Starting a BBQ Grill Cleaning Business
Part Five

TRAINING DAY

Jeff Krentzman, President of The BBQ Cleaner™, arrived at my home at 9:00 a.m. a few days ago, ready to go over all aspects of the business as well as a hands-on session of using my new equipment to actually clean a grill.

We spent about three hours going over different sections of the training manual and discussed topics including:

  • The Startup Phase
  • Business Operations
  • Traditional Marketing
  • Online Marketing
  • Business and Vehicle Insurance
  • The Website
  • Phone and Answering Services
  • The BBQ Cleaner Process
  • Customer Relationship Management
  • and many more.

By noon, we were ready to get lunch so we went to a local restaurant. Jeff shared many stories about his experiences about cleaning grills, as well as things he's learned from the hundred-plus business owners who have purchased The BBQ Cleaner system.

At around 1:30 p.m. it was time to get the cleaning process started. Weather in Florida—this time of the year—really is a crap-shoot, as blue skies can quickly become dark and menacing, with thunder, lighting and rain, especially by mid-afternoon.


We got the steamer tank ready and walked to my backyard, since our own grill was to be the first one I cleaned. And it desperately needed some attention, I am embarrassed to admit.

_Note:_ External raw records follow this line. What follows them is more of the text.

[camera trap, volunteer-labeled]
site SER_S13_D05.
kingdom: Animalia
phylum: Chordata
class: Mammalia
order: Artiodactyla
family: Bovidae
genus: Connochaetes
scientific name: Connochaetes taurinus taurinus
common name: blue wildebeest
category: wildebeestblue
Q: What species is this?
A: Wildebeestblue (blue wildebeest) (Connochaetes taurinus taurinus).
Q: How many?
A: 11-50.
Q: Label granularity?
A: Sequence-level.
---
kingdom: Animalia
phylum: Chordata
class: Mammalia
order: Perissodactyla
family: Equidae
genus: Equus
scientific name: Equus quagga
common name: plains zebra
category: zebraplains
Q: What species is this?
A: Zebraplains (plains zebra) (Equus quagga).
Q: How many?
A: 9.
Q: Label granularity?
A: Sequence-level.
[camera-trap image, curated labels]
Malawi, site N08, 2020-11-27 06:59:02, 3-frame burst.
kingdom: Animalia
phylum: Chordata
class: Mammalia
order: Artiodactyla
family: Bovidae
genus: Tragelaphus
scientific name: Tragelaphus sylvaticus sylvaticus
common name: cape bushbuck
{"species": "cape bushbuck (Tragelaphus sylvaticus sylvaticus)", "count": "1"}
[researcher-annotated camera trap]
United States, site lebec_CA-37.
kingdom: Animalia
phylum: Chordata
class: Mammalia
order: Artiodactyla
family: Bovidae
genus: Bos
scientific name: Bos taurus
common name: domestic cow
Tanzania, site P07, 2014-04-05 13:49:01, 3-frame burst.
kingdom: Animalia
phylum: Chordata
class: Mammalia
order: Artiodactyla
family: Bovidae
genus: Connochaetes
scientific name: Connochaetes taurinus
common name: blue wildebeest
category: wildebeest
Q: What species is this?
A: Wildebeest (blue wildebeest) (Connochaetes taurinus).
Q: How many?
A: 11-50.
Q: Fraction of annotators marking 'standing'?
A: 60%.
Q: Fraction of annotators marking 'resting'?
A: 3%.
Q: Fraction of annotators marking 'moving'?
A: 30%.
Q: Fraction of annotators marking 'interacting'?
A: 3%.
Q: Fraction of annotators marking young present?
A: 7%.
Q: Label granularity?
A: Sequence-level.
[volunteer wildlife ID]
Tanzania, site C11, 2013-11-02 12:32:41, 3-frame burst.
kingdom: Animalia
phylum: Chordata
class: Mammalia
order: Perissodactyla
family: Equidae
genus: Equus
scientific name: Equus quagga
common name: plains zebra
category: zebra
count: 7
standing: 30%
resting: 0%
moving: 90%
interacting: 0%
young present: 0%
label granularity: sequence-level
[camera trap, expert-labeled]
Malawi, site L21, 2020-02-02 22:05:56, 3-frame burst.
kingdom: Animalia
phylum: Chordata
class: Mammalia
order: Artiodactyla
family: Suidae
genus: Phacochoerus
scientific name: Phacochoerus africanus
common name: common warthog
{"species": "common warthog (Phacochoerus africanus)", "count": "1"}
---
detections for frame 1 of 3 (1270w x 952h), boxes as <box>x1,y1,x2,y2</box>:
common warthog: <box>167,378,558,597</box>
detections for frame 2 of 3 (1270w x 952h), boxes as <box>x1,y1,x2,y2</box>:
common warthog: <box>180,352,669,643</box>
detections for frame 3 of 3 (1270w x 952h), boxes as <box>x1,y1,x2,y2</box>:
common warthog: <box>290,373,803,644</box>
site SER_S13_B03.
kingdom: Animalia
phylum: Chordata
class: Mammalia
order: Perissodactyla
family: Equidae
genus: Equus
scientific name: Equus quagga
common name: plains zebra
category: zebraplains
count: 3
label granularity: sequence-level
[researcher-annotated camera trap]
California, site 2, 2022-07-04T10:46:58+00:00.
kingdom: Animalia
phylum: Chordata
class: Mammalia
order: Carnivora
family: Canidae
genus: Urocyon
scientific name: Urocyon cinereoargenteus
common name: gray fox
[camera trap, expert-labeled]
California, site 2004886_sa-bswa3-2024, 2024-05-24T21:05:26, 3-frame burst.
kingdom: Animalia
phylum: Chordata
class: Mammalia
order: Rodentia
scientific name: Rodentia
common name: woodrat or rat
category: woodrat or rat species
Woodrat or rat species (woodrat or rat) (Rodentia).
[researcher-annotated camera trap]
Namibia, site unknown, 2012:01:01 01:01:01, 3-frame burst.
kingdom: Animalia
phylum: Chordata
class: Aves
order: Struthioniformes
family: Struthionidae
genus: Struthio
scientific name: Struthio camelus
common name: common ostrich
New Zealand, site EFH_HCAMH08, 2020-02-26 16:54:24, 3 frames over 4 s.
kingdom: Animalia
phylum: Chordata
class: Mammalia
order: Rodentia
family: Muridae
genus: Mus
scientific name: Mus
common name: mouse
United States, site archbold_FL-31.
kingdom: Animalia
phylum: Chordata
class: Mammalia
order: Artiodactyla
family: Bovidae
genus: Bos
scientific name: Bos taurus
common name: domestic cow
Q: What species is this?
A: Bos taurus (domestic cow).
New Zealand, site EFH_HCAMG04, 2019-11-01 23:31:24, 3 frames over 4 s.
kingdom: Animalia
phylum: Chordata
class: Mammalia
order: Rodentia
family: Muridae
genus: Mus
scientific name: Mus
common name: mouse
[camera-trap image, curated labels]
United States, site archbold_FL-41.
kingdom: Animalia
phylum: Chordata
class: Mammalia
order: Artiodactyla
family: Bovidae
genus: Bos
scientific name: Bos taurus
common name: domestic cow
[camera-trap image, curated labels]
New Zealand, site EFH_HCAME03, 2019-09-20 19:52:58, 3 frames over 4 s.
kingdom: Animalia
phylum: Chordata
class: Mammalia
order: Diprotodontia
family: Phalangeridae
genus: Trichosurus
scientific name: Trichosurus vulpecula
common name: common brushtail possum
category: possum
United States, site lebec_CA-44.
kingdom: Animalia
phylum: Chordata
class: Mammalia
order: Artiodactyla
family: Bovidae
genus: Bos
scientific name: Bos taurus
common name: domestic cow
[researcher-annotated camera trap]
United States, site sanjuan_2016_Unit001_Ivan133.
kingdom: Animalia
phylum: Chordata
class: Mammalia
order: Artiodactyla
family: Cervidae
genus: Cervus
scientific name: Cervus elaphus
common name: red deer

I will spare you a step-by-step account of the process, but I will say that I am amazed at the amount of grime an outdoor grill accumulates in a little over a year of use. And all this buildup was the reason our grill was smoking so much every time we lit it up. Flare-ups were starting to be a problem, as it is impossible to properly grill a piece of meat when the heat is uneven.

After applying the degreaser solution, the layers of fat and grime started to soften, and we scraped as much of the stuff as possible. And here's a pic to show you just how much of it you can get off the surface by using the right tools and cleaners.

Once the unit was as clean as possible, we reassembled and tested it, to make sure the burners were unclogged and burning properly. I also made a mental note to order new flavorizer bars from Weber since mine are pretty rusted, albeit clean.

The last step was to polish the grill, and this brought it back to life again. There's only so much you can do with cooking surfaces, as metal tarnishes, discolors, corrodes, stains, or a combination of all of the above. But my Weber is now clean and grease- and smoke-free.

But a clean and shiny grill does not mean that you're done cleaning. Far from it.

You still need to clean the work area, bring tools and supplies back to the trailer, and then, you have to clean your equipment so it's ready to be transported beck to home base or the next job. That's not a big deal, of course, but doing so in the afternoon Florida heat and humidity isn't pleasant.

After all the equipment was clean and back in the trailer we stepped back inside. Thank God for air conditioning! Jeff and I went over the cleaning process again and talked about a few other items before he drove back to his hotel near Orlando International airport.


So far, everyone who's seen my clean grill has been very impressed, which is a good sign. And now I feel confident enough to start taking care of local customers.

As a matter of fact, while I was going through the last part of the training session, I took a few minutes to answer a couple of calls that came courtesy of one of my EDDM (Every Door Direct Mail) campaigns, and I now have three customers on the schedule already for next month.

A great way to end Grill Cleaning Training Day!